[Stored items]
___

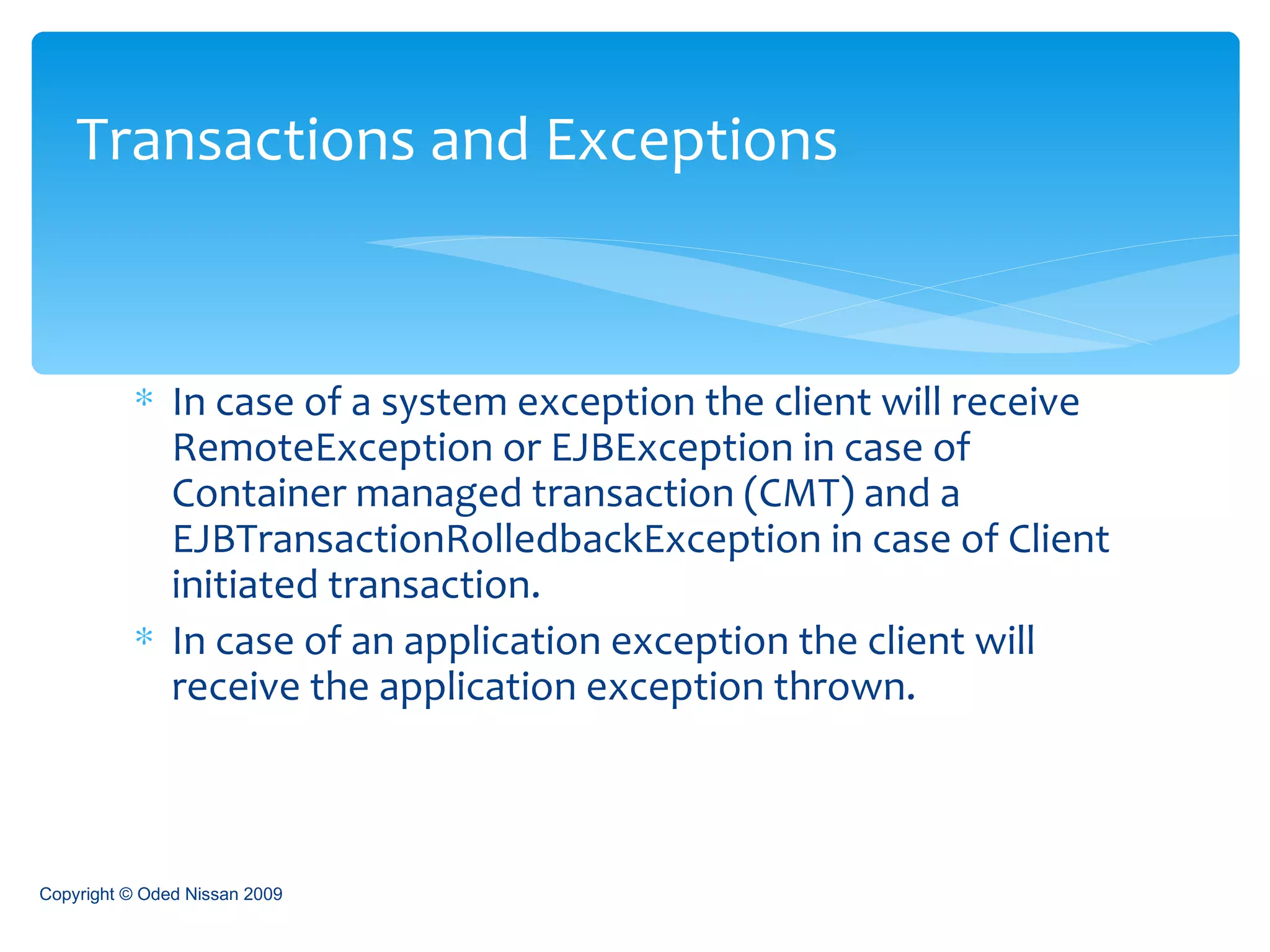 Transactions and Exceptions

* In case of a system exception the client will receive RemoteException or EJBException in case of Container managed transaction (CMT) and a EJBTransactionRolledbackException in case of Client initiated transaction.
* In case of an application exception the client will receive the application exception thrown.

Copyright © Oded Nissan 2009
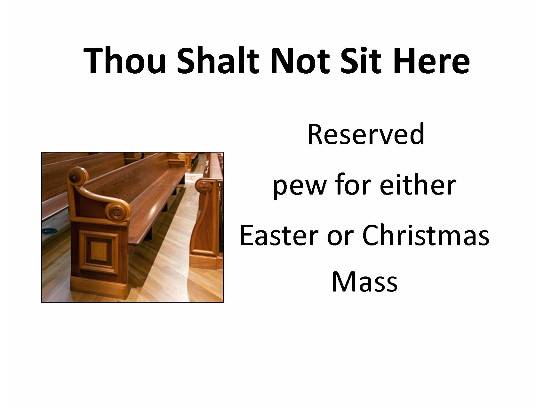 Thou Shalt Not Sit Here

Reserved pew for either Easter or Christmas Mass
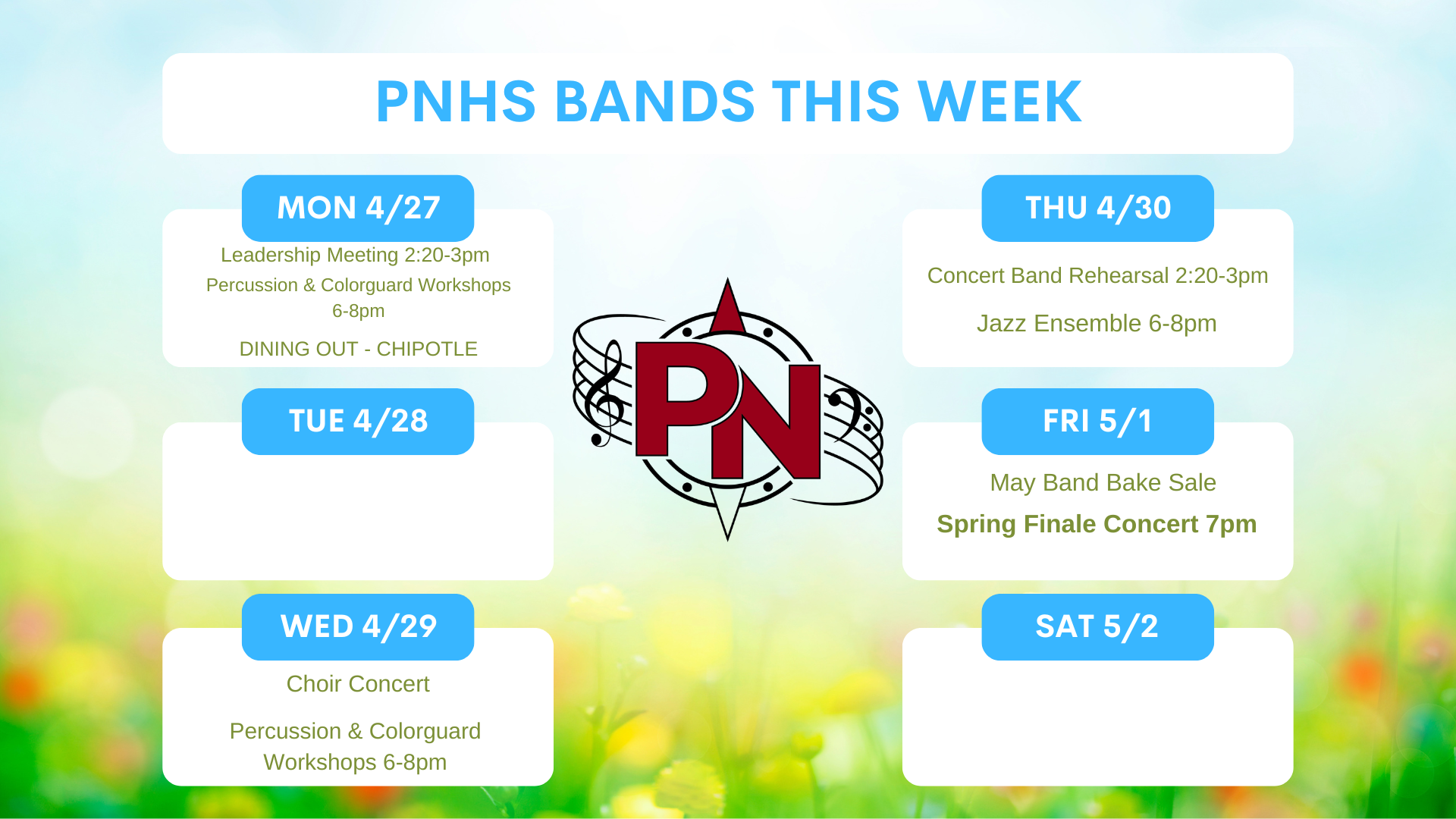 PNHS BANDS THIS WEEK

MON 4/27

Leadership Meeting 2:20-3pm

Percussion & Colorguard Workshops 6-8pm

DINING OUT - CHIPOTLE

TUE 4/28

WED 4/29

Choir Concert

Percussion & Colorguard Workshops 6-8pm

PN

THU 4/30

Concert Band Rehearsal 2:20-3pm

Jazz Ensemble 6-8pm

FRI 5/1

May Band Bake Sale

Spring Finale Concert 7pm

SAT 5/2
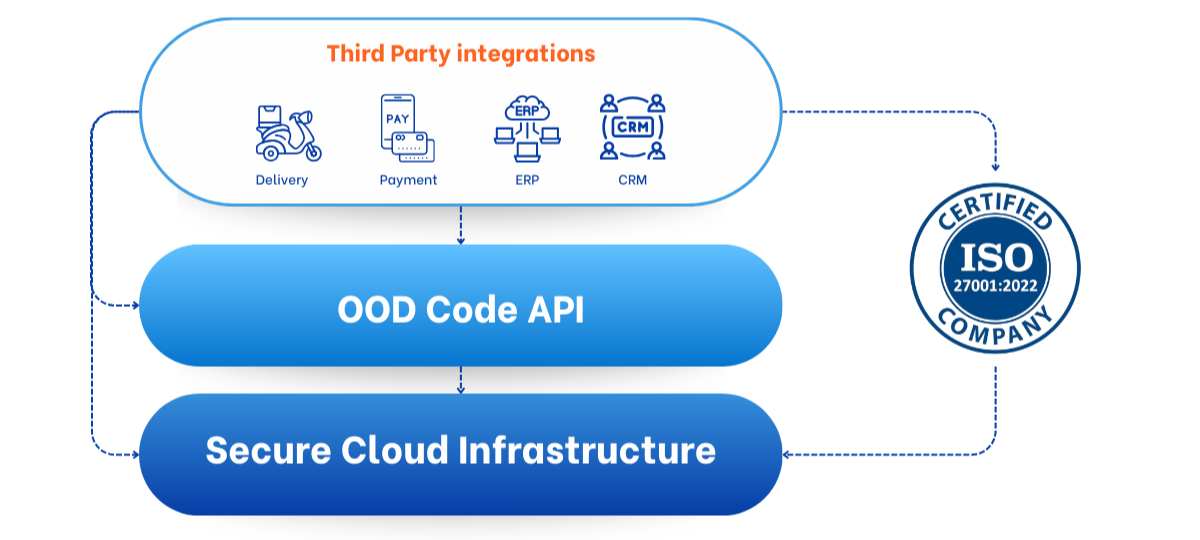 Third Party integrations

PAY

ERP

CRM

Delivery

Payment

ERP

CRM

OOD Code API

Secure Cloud Infrastructure

CERTIFIED
ISO
27001:2022
COMPANY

___

Work instructions →
Could you reproduce all of the data above exactly and skip any image?

Your response →
 Transactions and Exceptions

* In case of a system exception the client will receive RemoteException or EJBException in case of Container managed transaction (CMT) and a EJBTransactionRolledbackException in case of Client initiated transaction.
* In case of an application exception the client will receive the application exception thrown.

Copyright © Oded Nissan 2009
 Thou Shalt Not Sit Here

Reserved pew for either Easter or Christmas Mass
 PNHS BANDS THIS WEEK

MON 4/27

Leadership Meeting 2:20-3pm

Percussion & Colorguard Workshops 6-8pm

DINING OUT - CHIPOTLE

TUE 4/28

WED 4/29

Choir Concert

Percussion & Colorguard Workshops 6-8pm

PN

THU 4/30

Concert Band Rehearsal 2:20-3pm

Jazz Ensemble 6-8pm

FRI 5/1

May Band Bake Sale

Spring Finale Concert 7pm

SAT 5/2
 Third Party integrations

PAY

ERP

CRM

Delivery

Payment

ERP

CRM

OOD Code API

Secure Cloud Infrastructure

CERTIFIED
ISO
27001:2022
COMPANY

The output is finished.